Choose a tag to compare

@DevaanshPathak DevaanshPathak released this 03 Jul 06:18

tokenscope v0.2.0

Second public release of tokenscope, adding optional HuggingFace Hub tokenizer loading, speed benchmarking, budget alerts, clipboard utilities, configuration file support, and stdin pipe mode.

Highlights

  • HuggingFace Hub Tokenizer Loading: Added on-demand hub tokenizer downloads.
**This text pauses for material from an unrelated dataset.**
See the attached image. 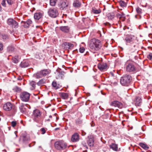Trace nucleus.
<instances>
[{"instance_id":"nucleus-22","label":"nucleus","mask_w":152,"mask_h":152,"mask_svg":"<svg viewBox=\"0 0 152 152\" xmlns=\"http://www.w3.org/2000/svg\"><path fill=\"white\" fill-rule=\"evenodd\" d=\"M20 59V57L19 56H15L12 58V62L15 64L19 62Z\"/></svg>"},{"instance_id":"nucleus-38","label":"nucleus","mask_w":152,"mask_h":152,"mask_svg":"<svg viewBox=\"0 0 152 152\" xmlns=\"http://www.w3.org/2000/svg\"><path fill=\"white\" fill-rule=\"evenodd\" d=\"M47 130V129L46 128H41L40 129V131L42 132V133H41L42 134H45V133Z\"/></svg>"},{"instance_id":"nucleus-31","label":"nucleus","mask_w":152,"mask_h":152,"mask_svg":"<svg viewBox=\"0 0 152 152\" xmlns=\"http://www.w3.org/2000/svg\"><path fill=\"white\" fill-rule=\"evenodd\" d=\"M61 97L64 99H66L68 97L67 94L66 93H62L61 94Z\"/></svg>"},{"instance_id":"nucleus-27","label":"nucleus","mask_w":152,"mask_h":152,"mask_svg":"<svg viewBox=\"0 0 152 152\" xmlns=\"http://www.w3.org/2000/svg\"><path fill=\"white\" fill-rule=\"evenodd\" d=\"M64 45L66 46V48L68 49H71L74 47V45L70 43L66 42Z\"/></svg>"},{"instance_id":"nucleus-13","label":"nucleus","mask_w":152,"mask_h":152,"mask_svg":"<svg viewBox=\"0 0 152 152\" xmlns=\"http://www.w3.org/2000/svg\"><path fill=\"white\" fill-rule=\"evenodd\" d=\"M125 41L126 42V45L133 44L135 41L134 37L132 35H128L125 38Z\"/></svg>"},{"instance_id":"nucleus-3","label":"nucleus","mask_w":152,"mask_h":152,"mask_svg":"<svg viewBox=\"0 0 152 152\" xmlns=\"http://www.w3.org/2000/svg\"><path fill=\"white\" fill-rule=\"evenodd\" d=\"M132 80V77L129 75H126L121 77L120 79L121 84L124 86H127Z\"/></svg>"},{"instance_id":"nucleus-42","label":"nucleus","mask_w":152,"mask_h":152,"mask_svg":"<svg viewBox=\"0 0 152 152\" xmlns=\"http://www.w3.org/2000/svg\"><path fill=\"white\" fill-rule=\"evenodd\" d=\"M6 0H2L1 2V4L4 7H6Z\"/></svg>"},{"instance_id":"nucleus-60","label":"nucleus","mask_w":152,"mask_h":152,"mask_svg":"<svg viewBox=\"0 0 152 152\" xmlns=\"http://www.w3.org/2000/svg\"><path fill=\"white\" fill-rule=\"evenodd\" d=\"M34 9V10H35V8H33Z\"/></svg>"},{"instance_id":"nucleus-30","label":"nucleus","mask_w":152,"mask_h":152,"mask_svg":"<svg viewBox=\"0 0 152 152\" xmlns=\"http://www.w3.org/2000/svg\"><path fill=\"white\" fill-rule=\"evenodd\" d=\"M53 87L56 89L59 88V85H57L56 81H53L52 83Z\"/></svg>"},{"instance_id":"nucleus-33","label":"nucleus","mask_w":152,"mask_h":152,"mask_svg":"<svg viewBox=\"0 0 152 152\" xmlns=\"http://www.w3.org/2000/svg\"><path fill=\"white\" fill-rule=\"evenodd\" d=\"M45 82L43 79H41L40 80L38 83L37 84L39 86H41L44 84Z\"/></svg>"},{"instance_id":"nucleus-26","label":"nucleus","mask_w":152,"mask_h":152,"mask_svg":"<svg viewBox=\"0 0 152 152\" xmlns=\"http://www.w3.org/2000/svg\"><path fill=\"white\" fill-rule=\"evenodd\" d=\"M101 11L100 9H97L95 8H93L91 10V13L97 14L100 13Z\"/></svg>"},{"instance_id":"nucleus-58","label":"nucleus","mask_w":152,"mask_h":152,"mask_svg":"<svg viewBox=\"0 0 152 152\" xmlns=\"http://www.w3.org/2000/svg\"><path fill=\"white\" fill-rule=\"evenodd\" d=\"M84 146L86 147H87V146L86 145H84Z\"/></svg>"},{"instance_id":"nucleus-16","label":"nucleus","mask_w":152,"mask_h":152,"mask_svg":"<svg viewBox=\"0 0 152 152\" xmlns=\"http://www.w3.org/2000/svg\"><path fill=\"white\" fill-rule=\"evenodd\" d=\"M116 16L117 18L123 21H124L126 19L125 14L123 12L117 13L116 14Z\"/></svg>"},{"instance_id":"nucleus-23","label":"nucleus","mask_w":152,"mask_h":152,"mask_svg":"<svg viewBox=\"0 0 152 152\" xmlns=\"http://www.w3.org/2000/svg\"><path fill=\"white\" fill-rule=\"evenodd\" d=\"M42 16V14L40 12L35 13L34 14V18L35 19L39 20L41 18Z\"/></svg>"},{"instance_id":"nucleus-45","label":"nucleus","mask_w":152,"mask_h":152,"mask_svg":"<svg viewBox=\"0 0 152 152\" xmlns=\"http://www.w3.org/2000/svg\"><path fill=\"white\" fill-rule=\"evenodd\" d=\"M17 123L15 121H12L11 122V126L13 127H14L16 125Z\"/></svg>"},{"instance_id":"nucleus-15","label":"nucleus","mask_w":152,"mask_h":152,"mask_svg":"<svg viewBox=\"0 0 152 152\" xmlns=\"http://www.w3.org/2000/svg\"><path fill=\"white\" fill-rule=\"evenodd\" d=\"M111 105L115 107H118L119 108H121L123 107V104L117 101H114L112 102Z\"/></svg>"},{"instance_id":"nucleus-39","label":"nucleus","mask_w":152,"mask_h":152,"mask_svg":"<svg viewBox=\"0 0 152 152\" xmlns=\"http://www.w3.org/2000/svg\"><path fill=\"white\" fill-rule=\"evenodd\" d=\"M115 17V15L113 13H110L108 16L109 18L111 20L113 19Z\"/></svg>"},{"instance_id":"nucleus-49","label":"nucleus","mask_w":152,"mask_h":152,"mask_svg":"<svg viewBox=\"0 0 152 152\" xmlns=\"http://www.w3.org/2000/svg\"><path fill=\"white\" fill-rule=\"evenodd\" d=\"M3 49V45L1 43H0V51L2 50Z\"/></svg>"},{"instance_id":"nucleus-8","label":"nucleus","mask_w":152,"mask_h":152,"mask_svg":"<svg viewBox=\"0 0 152 152\" xmlns=\"http://www.w3.org/2000/svg\"><path fill=\"white\" fill-rule=\"evenodd\" d=\"M58 6L61 10H67L70 8L68 3L65 0L61 1Z\"/></svg>"},{"instance_id":"nucleus-29","label":"nucleus","mask_w":152,"mask_h":152,"mask_svg":"<svg viewBox=\"0 0 152 152\" xmlns=\"http://www.w3.org/2000/svg\"><path fill=\"white\" fill-rule=\"evenodd\" d=\"M140 145L143 149L145 150H147L149 148V147L148 146V145H147L144 144L143 143H140Z\"/></svg>"},{"instance_id":"nucleus-25","label":"nucleus","mask_w":152,"mask_h":152,"mask_svg":"<svg viewBox=\"0 0 152 152\" xmlns=\"http://www.w3.org/2000/svg\"><path fill=\"white\" fill-rule=\"evenodd\" d=\"M110 148L115 151H117L118 150L117 145L113 143H112L110 145Z\"/></svg>"},{"instance_id":"nucleus-37","label":"nucleus","mask_w":152,"mask_h":152,"mask_svg":"<svg viewBox=\"0 0 152 152\" xmlns=\"http://www.w3.org/2000/svg\"><path fill=\"white\" fill-rule=\"evenodd\" d=\"M7 50L10 52H12L14 50V48L12 46H9L7 48Z\"/></svg>"},{"instance_id":"nucleus-9","label":"nucleus","mask_w":152,"mask_h":152,"mask_svg":"<svg viewBox=\"0 0 152 152\" xmlns=\"http://www.w3.org/2000/svg\"><path fill=\"white\" fill-rule=\"evenodd\" d=\"M7 23V24L12 28H17L18 27V23L13 18L8 19Z\"/></svg>"},{"instance_id":"nucleus-35","label":"nucleus","mask_w":152,"mask_h":152,"mask_svg":"<svg viewBox=\"0 0 152 152\" xmlns=\"http://www.w3.org/2000/svg\"><path fill=\"white\" fill-rule=\"evenodd\" d=\"M120 6L122 7H125L126 6V3L123 1H121L119 2Z\"/></svg>"},{"instance_id":"nucleus-44","label":"nucleus","mask_w":152,"mask_h":152,"mask_svg":"<svg viewBox=\"0 0 152 152\" xmlns=\"http://www.w3.org/2000/svg\"><path fill=\"white\" fill-rule=\"evenodd\" d=\"M85 50V48L83 47H80L79 49V51L81 53H83Z\"/></svg>"},{"instance_id":"nucleus-12","label":"nucleus","mask_w":152,"mask_h":152,"mask_svg":"<svg viewBox=\"0 0 152 152\" xmlns=\"http://www.w3.org/2000/svg\"><path fill=\"white\" fill-rule=\"evenodd\" d=\"M97 66L98 69L101 71H106L108 68L107 64L102 62L99 63L97 65Z\"/></svg>"},{"instance_id":"nucleus-51","label":"nucleus","mask_w":152,"mask_h":152,"mask_svg":"<svg viewBox=\"0 0 152 152\" xmlns=\"http://www.w3.org/2000/svg\"><path fill=\"white\" fill-rule=\"evenodd\" d=\"M135 50V48H134L132 50H130V51H131L132 52H134Z\"/></svg>"},{"instance_id":"nucleus-48","label":"nucleus","mask_w":152,"mask_h":152,"mask_svg":"<svg viewBox=\"0 0 152 152\" xmlns=\"http://www.w3.org/2000/svg\"><path fill=\"white\" fill-rule=\"evenodd\" d=\"M32 23V21L30 20H28L26 21V23L28 25L31 24Z\"/></svg>"},{"instance_id":"nucleus-6","label":"nucleus","mask_w":152,"mask_h":152,"mask_svg":"<svg viewBox=\"0 0 152 152\" xmlns=\"http://www.w3.org/2000/svg\"><path fill=\"white\" fill-rule=\"evenodd\" d=\"M54 146L56 149L61 150L66 148L67 146V144L63 141L59 140L55 142Z\"/></svg>"},{"instance_id":"nucleus-57","label":"nucleus","mask_w":152,"mask_h":152,"mask_svg":"<svg viewBox=\"0 0 152 152\" xmlns=\"http://www.w3.org/2000/svg\"><path fill=\"white\" fill-rule=\"evenodd\" d=\"M91 126H94V125H93V124H92V125H91Z\"/></svg>"},{"instance_id":"nucleus-53","label":"nucleus","mask_w":152,"mask_h":152,"mask_svg":"<svg viewBox=\"0 0 152 152\" xmlns=\"http://www.w3.org/2000/svg\"><path fill=\"white\" fill-rule=\"evenodd\" d=\"M139 103H140L141 102V99H139Z\"/></svg>"},{"instance_id":"nucleus-28","label":"nucleus","mask_w":152,"mask_h":152,"mask_svg":"<svg viewBox=\"0 0 152 152\" xmlns=\"http://www.w3.org/2000/svg\"><path fill=\"white\" fill-rule=\"evenodd\" d=\"M30 84L31 86V89L33 90L36 87V83L34 81H31L30 83Z\"/></svg>"},{"instance_id":"nucleus-50","label":"nucleus","mask_w":152,"mask_h":152,"mask_svg":"<svg viewBox=\"0 0 152 152\" xmlns=\"http://www.w3.org/2000/svg\"><path fill=\"white\" fill-rule=\"evenodd\" d=\"M17 79L18 80H21L22 79V78L21 77H19Z\"/></svg>"},{"instance_id":"nucleus-54","label":"nucleus","mask_w":152,"mask_h":152,"mask_svg":"<svg viewBox=\"0 0 152 152\" xmlns=\"http://www.w3.org/2000/svg\"><path fill=\"white\" fill-rule=\"evenodd\" d=\"M49 117L50 118H52V116L51 115H50L49 116Z\"/></svg>"},{"instance_id":"nucleus-55","label":"nucleus","mask_w":152,"mask_h":152,"mask_svg":"<svg viewBox=\"0 0 152 152\" xmlns=\"http://www.w3.org/2000/svg\"><path fill=\"white\" fill-rule=\"evenodd\" d=\"M1 6L0 5V11H1Z\"/></svg>"},{"instance_id":"nucleus-11","label":"nucleus","mask_w":152,"mask_h":152,"mask_svg":"<svg viewBox=\"0 0 152 152\" xmlns=\"http://www.w3.org/2000/svg\"><path fill=\"white\" fill-rule=\"evenodd\" d=\"M21 99L24 102H27L30 98V94L26 92H22L20 94Z\"/></svg>"},{"instance_id":"nucleus-10","label":"nucleus","mask_w":152,"mask_h":152,"mask_svg":"<svg viewBox=\"0 0 152 152\" xmlns=\"http://www.w3.org/2000/svg\"><path fill=\"white\" fill-rule=\"evenodd\" d=\"M48 13L49 15L52 18H56L58 15L57 10L55 8L49 9L48 10Z\"/></svg>"},{"instance_id":"nucleus-7","label":"nucleus","mask_w":152,"mask_h":152,"mask_svg":"<svg viewBox=\"0 0 152 152\" xmlns=\"http://www.w3.org/2000/svg\"><path fill=\"white\" fill-rule=\"evenodd\" d=\"M126 70L129 72L134 73L138 71L137 69L132 63L127 64L126 66Z\"/></svg>"},{"instance_id":"nucleus-20","label":"nucleus","mask_w":152,"mask_h":152,"mask_svg":"<svg viewBox=\"0 0 152 152\" xmlns=\"http://www.w3.org/2000/svg\"><path fill=\"white\" fill-rule=\"evenodd\" d=\"M20 66L22 68H25L29 66V64L27 60H25L21 62Z\"/></svg>"},{"instance_id":"nucleus-14","label":"nucleus","mask_w":152,"mask_h":152,"mask_svg":"<svg viewBox=\"0 0 152 152\" xmlns=\"http://www.w3.org/2000/svg\"><path fill=\"white\" fill-rule=\"evenodd\" d=\"M26 107H28L29 109H30L31 108L30 106L28 104H26L25 105L21 104L19 107L20 112L22 113L26 112Z\"/></svg>"},{"instance_id":"nucleus-1","label":"nucleus","mask_w":152,"mask_h":152,"mask_svg":"<svg viewBox=\"0 0 152 152\" xmlns=\"http://www.w3.org/2000/svg\"><path fill=\"white\" fill-rule=\"evenodd\" d=\"M102 46L101 41L95 39H92L89 45L90 48L94 53L99 50Z\"/></svg>"},{"instance_id":"nucleus-52","label":"nucleus","mask_w":152,"mask_h":152,"mask_svg":"<svg viewBox=\"0 0 152 152\" xmlns=\"http://www.w3.org/2000/svg\"><path fill=\"white\" fill-rule=\"evenodd\" d=\"M59 129V128H55V130L56 131V130H58Z\"/></svg>"},{"instance_id":"nucleus-56","label":"nucleus","mask_w":152,"mask_h":152,"mask_svg":"<svg viewBox=\"0 0 152 152\" xmlns=\"http://www.w3.org/2000/svg\"><path fill=\"white\" fill-rule=\"evenodd\" d=\"M47 121H50V119H48L47 120Z\"/></svg>"},{"instance_id":"nucleus-36","label":"nucleus","mask_w":152,"mask_h":152,"mask_svg":"<svg viewBox=\"0 0 152 152\" xmlns=\"http://www.w3.org/2000/svg\"><path fill=\"white\" fill-rule=\"evenodd\" d=\"M13 90L14 91L16 92H19L21 90L20 88L18 86H15L14 87L13 89Z\"/></svg>"},{"instance_id":"nucleus-18","label":"nucleus","mask_w":152,"mask_h":152,"mask_svg":"<svg viewBox=\"0 0 152 152\" xmlns=\"http://www.w3.org/2000/svg\"><path fill=\"white\" fill-rule=\"evenodd\" d=\"M79 136L77 133H75L72 137L71 140L73 142H76L78 141Z\"/></svg>"},{"instance_id":"nucleus-46","label":"nucleus","mask_w":152,"mask_h":152,"mask_svg":"<svg viewBox=\"0 0 152 152\" xmlns=\"http://www.w3.org/2000/svg\"><path fill=\"white\" fill-rule=\"evenodd\" d=\"M1 38H2V39L4 40L6 39H7L8 38V36H7L6 35H2L1 36Z\"/></svg>"},{"instance_id":"nucleus-41","label":"nucleus","mask_w":152,"mask_h":152,"mask_svg":"<svg viewBox=\"0 0 152 152\" xmlns=\"http://www.w3.org/2000/svg\"><path fill=\"white\" fill-rule=\"evenodd\" d=\"M136 10L138 14H141L142 13V9L139 7L136 8Z\"/></svg>"},{"instance_id":"nucleus-19","label":"nucleus","mask_w":152,"mask_h":152,"mask_svg":"<svg viewBox=\"0 0 152 152\" xmlns=\"http://www.w3.org/2000/svg\"><path fill=\"white\" fill-rule=\"evenodd\" d=\"M88 139L87 141V143L90 146H92L94 145V140L93 137L90 136L88 137Z\"/></svg>"},{"instance_id":"nucleus-4","label":"nucleus","mask_w":152,"mask_h":152,"mask_svg":"<svg viewBox=\"0 0 152 152\" xmlns=\"http://www.w3.org/2000/svg\"><path fill=\"white\" fill-rule=\"evenodd\" d=\"M4 110L6 111H12L14 113L17 111V108L15 105L10 102H7L5 103L3 106Z\"/></svg>"},{"instance_id":"nucleus-43","label":"nucleus","mask_w":152,"mask_h":152,"mask_svg":"<svg viewBox=\"0 0 152 152\" xmlns=\"http://www.w3.org/2000/svg\"><path fill=\"white\" fill-rule=\"evenodd\" d=\"M8 4L9 5H12L13 3L12 0H6Z\"/></svg>"},{"instance_id":"nucleus-47","label":"nucleus","mask_w":152,"mask_h":152,"mask_svg":"<svg viewBox=\"0 0 152 152\" xmlns=\"http://www.w3.org/2000/svg\"><path fill=\"white\" fill-rule=\"evenodd\" d=\"M148 58L150 60H151L152 58V53H150L148 56Z\"/></svg>"},{"instance_id":"nucleus-34","label":"nucleus","mask_w":152,"mask_h":152,"mask_svg":"<svg viewBox=\"0 0 152 152\" xmlns=\"http://www.w3.org/2000/svg\"><path fill=\"white\" fill-rule=\"evenodd\" d=\"M63 72H59L58 73V78H61L64 75Z\"/></svg>"},{"instance_id":"nucleus-32","label":"nucleus","mask_w":152,"mask_h":152,"mask_svg":"<svg viewBox=\"0 0 152 152\" xmlns=\"http://www.w3.org/2000/svg\"><path fill=\"white\" fill-rule=\"evenodd\" d=\"M57 0H50V4L51 6H54L55 5Z\"/></svg>"},{"instance_id":"nucleus-24","label":"nucleus","mask_w":152,"mask_h":152,"mask_svg":"<svg viewBox=\"0 0 152 152\" xmlns=\"http://www.w3.org/2000/svg\"><path fill=\"white\" fill-rule=\"evenodd\" d=\"M60 29L62 31L65 32H68L69 31V28L68 26H64L61 27Z\"/></svg>"},{"instance_id":"nucleus-59","label":"nucleus","mask_w":152,"mask_h":152,"mask_svg":"<svg viewBox=\"0 0 152 152\" xmlns=\"http://www.w3.org/2000/svg\"><path fill=\"white\" fill-rule=\"evenodd\" d=\"M135 45H134V47H135Z\"/></svg>"},{"instance_id":"nucleus-40","label":"nucleus","mask_w":152,"mask_h":152,"mask_svg":"<svg viewBox=\"0 0 152 152\" xmlns=\"http://www.w3.org/2000/svg\"><path fill=\"white\" fill-rule=\"evenodd\" d=\"M82 120L79 118H78L76 120V124H80L82 123Z\"/></svg>"},{"instance_id":"nucleus-5","label":"nucleus","mask_w":152,"mask_h":152,"mask_svg":"<svg viewBox=\"0 0 152 152\" xmlns=\"http://www.w3.org/2000/svg\"><path fill=\"white\" fill-rule=\"evenodd\" d=\"M50 73V71L48 69L42 70L34 74L33 76L36 78H39L46 76Z\"/></svg>"},{"instance_id":"nucleus-17","label":"nucleus","mask_w":152,"mask_h":152,"mask_svg":"<svg viewBox=\"0 0 152 152\" xmlns=\"http://www.w3.org/2000/svg\"><path fill=\"white\" fill-rule=\"evenodd\" d=\"M81 1L79 0H74L73 3V6L76 8H78L81 7Z\"/></svg>"},{"instance_id":"nucleus-2","label":"nucleus","mask_w":152,"mask_h":152,"mask_svg":"<svg viewBox=\"0 0 152 152\" xmlns=\"http://www.w3.org/2000/svg\"><path fill=\"white\" fill-rule=\"evenodd\" d=\"M42 112L38 109L34 110L32 115L33 121L37 123H40L42 120Z\"/></svg>"},{"instance_id":"nucleus-21","label":"nucleus","mask_w":152,"mask_h":152,"mask_svg":"<svg viewBox=\"0 0 152 152\" xmlns=\"http://www.w3.org/2000/svg\"><path fill=\"white\" fill-rule=\"evenodd\" d=\"M20 139L24 142L28 141L29 140V137L26 134H22L20 136Z\"/></svg>"}]
</instances>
Users can load tokenizers from HF Hub using the --hub CLI flag, or by entering a model ID (e.g. gpt2 or meta-llama/Llama-3.1-8B) directly in the TUI folder browser.
  • Speed Benchmarking: Added a "Benchmark" tab to measure and compare tokenization throughput (tokens/sec and characters/sec) between primary and compare tokenizers.
  • Budget Threshold Alerts: Added an ambient budget badge in the TUI header and a dedicated row in the Stats Panel. Both dynamically update and color-code depending on utilization (green < 80%, yellow 80-95%, red > 95%, bold red > 100%).
  • Clipboard Integration: Added Ctrl+Y shortcut to instantly copy space-separated primary token IDs to the system clipboard (integrates pyperclip).
  • Configuration File Support: Added .tokenscoperc and tokenscope.json file parsing (looks for defaults in CWD first, falling back to user's home directory). Added an init-config subcommand to generate a default configuration file template.
  • stdin Pipe Mode: Enhanced headless analyze mode to read piped text inputs directly from standard input (useful for Unix pipes and automation).

Validation

  • python -m compileall .
  • python -m unittest discover -v
  • Headless stdin analysis integration verification.